### Brief
Copy the data below word for word, keeping every line, number, and character unchanged.

━━ Records for this task

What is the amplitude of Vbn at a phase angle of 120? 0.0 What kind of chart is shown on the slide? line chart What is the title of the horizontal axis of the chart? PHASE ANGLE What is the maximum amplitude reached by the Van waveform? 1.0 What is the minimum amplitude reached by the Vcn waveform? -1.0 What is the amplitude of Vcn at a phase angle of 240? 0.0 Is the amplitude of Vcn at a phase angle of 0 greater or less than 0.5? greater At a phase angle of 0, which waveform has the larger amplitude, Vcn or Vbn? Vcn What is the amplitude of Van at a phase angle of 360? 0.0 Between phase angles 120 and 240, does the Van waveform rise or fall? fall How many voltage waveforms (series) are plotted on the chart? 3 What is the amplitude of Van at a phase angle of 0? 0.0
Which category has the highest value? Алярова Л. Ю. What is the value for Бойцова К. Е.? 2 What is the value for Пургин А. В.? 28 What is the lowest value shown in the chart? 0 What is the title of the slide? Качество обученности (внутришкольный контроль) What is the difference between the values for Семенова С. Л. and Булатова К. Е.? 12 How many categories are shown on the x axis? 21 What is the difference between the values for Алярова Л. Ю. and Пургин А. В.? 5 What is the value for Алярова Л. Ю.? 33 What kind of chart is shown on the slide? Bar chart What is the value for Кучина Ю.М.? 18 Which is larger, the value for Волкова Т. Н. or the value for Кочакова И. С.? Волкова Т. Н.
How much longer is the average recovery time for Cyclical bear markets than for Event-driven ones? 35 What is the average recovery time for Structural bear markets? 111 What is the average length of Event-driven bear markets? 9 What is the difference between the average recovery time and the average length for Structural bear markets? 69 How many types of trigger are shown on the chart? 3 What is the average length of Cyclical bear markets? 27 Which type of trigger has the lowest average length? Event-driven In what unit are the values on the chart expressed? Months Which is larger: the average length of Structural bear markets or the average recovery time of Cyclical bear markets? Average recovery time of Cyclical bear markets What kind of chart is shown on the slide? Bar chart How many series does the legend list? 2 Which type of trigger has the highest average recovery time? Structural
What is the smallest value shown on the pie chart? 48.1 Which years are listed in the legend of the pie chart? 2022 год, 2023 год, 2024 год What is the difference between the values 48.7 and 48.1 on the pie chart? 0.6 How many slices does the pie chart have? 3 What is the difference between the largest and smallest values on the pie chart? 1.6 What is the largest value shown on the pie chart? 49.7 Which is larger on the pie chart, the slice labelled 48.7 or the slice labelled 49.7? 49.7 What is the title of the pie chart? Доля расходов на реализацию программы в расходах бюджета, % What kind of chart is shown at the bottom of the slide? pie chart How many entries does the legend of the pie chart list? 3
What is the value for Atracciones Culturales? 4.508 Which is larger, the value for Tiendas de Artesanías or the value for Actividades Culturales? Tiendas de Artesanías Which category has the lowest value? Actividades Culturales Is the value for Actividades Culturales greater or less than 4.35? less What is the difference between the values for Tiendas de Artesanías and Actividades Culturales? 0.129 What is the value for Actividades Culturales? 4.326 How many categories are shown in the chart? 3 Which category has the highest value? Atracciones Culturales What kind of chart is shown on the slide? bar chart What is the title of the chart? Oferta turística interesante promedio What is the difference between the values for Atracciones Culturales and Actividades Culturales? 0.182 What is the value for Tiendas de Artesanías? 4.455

━━━━

### Written answer
What is the amplitude of Vbn at a phase angle of 120? 0.0 What kind of chart is shown on the slide? line chart What is the title of the horizontal axis of the chart? PHASE ANGLE What is the maximum amplitude reached by the Van waveform? 1.0 What is the minimum amplitude reached by the Vcn waveform? -1.0 What is the amplitude of Vcn at a phase angle of 240? 0.0 Is the amplitude of Vcn at a phase angle of 0 greater or less than 0.5? greater At a phase angle of 0, which waveform has the larger amplitude, Vcn or Vbn? Vcn What is the amplitude of Van at a phase angle of 360? 0.0 Between phase angles 120 and 240, does the Van waveform rise or fall? fall How many voltage waveforms (series) are plotted on the chart? 3 What is the amplitude of Van at a phase angle of 0? 0.0
Which category has the highest value? Алярова Л. Ю. What is the value for Бойцова К. Е.? 2 What is the value for Пургин А. В.? 28 What is the lowest value shown in the chart? 0 What is the title of the slide? Качество обученности (внутришкольный контроль) What is the difference between the values for Семенова С. Л. and Булатова К. Е.? 12 How many categories are shown on the x axis? 21 What is the difference between the values for Алярова Л. Ю. and Пургин А. В.? 5 What is the value for Алярова Л. Ю.? 33 What kind of chart is shown on the slide? Bar chart What is the value for Кучина Ю.М.? 18 Which is larger, the value for Волкова Т. Н. or the value for Кочакова И. С.? Волкова Т. Н.
How much longer is the average recovery time for Cyclical bear markets than for Event-driven ones? 35 What is the average recovery time for Structural bear markets? 111 What is the average length of Event-driven bear markets? 9 What is the difference between the average recovery time and the average length for Structural bear markets? 69 How many types of trigger are shown on the chart? 3 What is the average length of Cyclical bear markets? 27 Which type of trigger has the lowest average length? Event-driven In what unit are the values on the chart expressed? Months Which is larger: the average length of Structural bear markets or the average recovery time of Cyclical bear markets? Average recovery time of Cyclical bear markets What kind of chart is shown on the slide? Bar chart How many series does the legend list? 2 Which type of trigger has the highest average recovery time? Structural
What is the smallest value shown on the pie chart? 48.1 Which years are listed in the legend of the pie chart? 2022 год, 2023 год, 2024 год What is the difference between the values 48.7 and 48.1 on the pie chart? 0.6 How many slices does the pie chart have? 3 What is the difference between the largest and smallest values on the pie chart? 1.6 What is the largest value shown on the pie chart? 49.7 Which is larger on the pie chart, the slice labelled 48.7 or the slice labelled 49.7? 49.7 What is the title of the pie chart? Доля расходов на реализацию программы в расходах бюджета, % What kind of chart is shown at the bottom of the slide? pie chart How many entries does the legend of the pie chart list? 3
What is the value for Atracciones Culturales? 4.508 Which is larger, the value for Tiendas de Artesanías or the value for Actividades Culturales? Tiendas de Artesanías Which category has the lowest value? Actividades Culturales Is the value for Actividades Culturales greater or less than 4.35? less What is the difference between the values for Tiendas de Artesanías and Actividades Culturales? 0.129 What is the value for Actividades Culturales? 4.326 How many categories are shown in the chart? 3 Which category has the highest value? Atracciones Culturales What kind of chart is shown on the slide? bar chart What is the title of the chart? Oferta turística interesante promedio What is the difference between the values for Atracciones Culturales and Actividades Culturales? 0.182 What is the value for Tiendas de Artesanías? 4.455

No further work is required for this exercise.